Source material:

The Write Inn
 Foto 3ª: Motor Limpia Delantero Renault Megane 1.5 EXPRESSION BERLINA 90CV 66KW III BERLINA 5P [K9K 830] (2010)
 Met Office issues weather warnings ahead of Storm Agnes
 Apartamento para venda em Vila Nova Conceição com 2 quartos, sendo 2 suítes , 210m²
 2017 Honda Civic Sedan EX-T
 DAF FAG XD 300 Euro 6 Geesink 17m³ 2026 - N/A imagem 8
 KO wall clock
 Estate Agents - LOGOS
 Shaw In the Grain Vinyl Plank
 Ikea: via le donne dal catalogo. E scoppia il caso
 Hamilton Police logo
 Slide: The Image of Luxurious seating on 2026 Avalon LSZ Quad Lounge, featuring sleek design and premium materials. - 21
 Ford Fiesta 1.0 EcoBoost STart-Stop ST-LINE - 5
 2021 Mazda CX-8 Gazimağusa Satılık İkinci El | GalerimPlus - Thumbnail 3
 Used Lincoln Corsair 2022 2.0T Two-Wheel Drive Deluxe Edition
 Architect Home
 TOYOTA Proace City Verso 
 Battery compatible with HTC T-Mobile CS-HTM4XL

Aim of the exercise: Reproduce word for word everything from the beginning of the material down to and including the line that contains "2017 Honda Civic Sedan EX-T".

Worked solution:
The Write Inn
 Foto 3ª: Motor Limpia Delantero Renault Megane 1.5 EXPRESSION BERLINA 90CV 66KW III BERLINA 5P [K9K 830] (2010)
 Met Office issues weather warnings ahead of Storm Agnes
 Apartamento para venda em Vila Nova Conceição com 2 quartos, sendo 2 suítes , 210m²
 2017 Honda Civic Sedan EX-T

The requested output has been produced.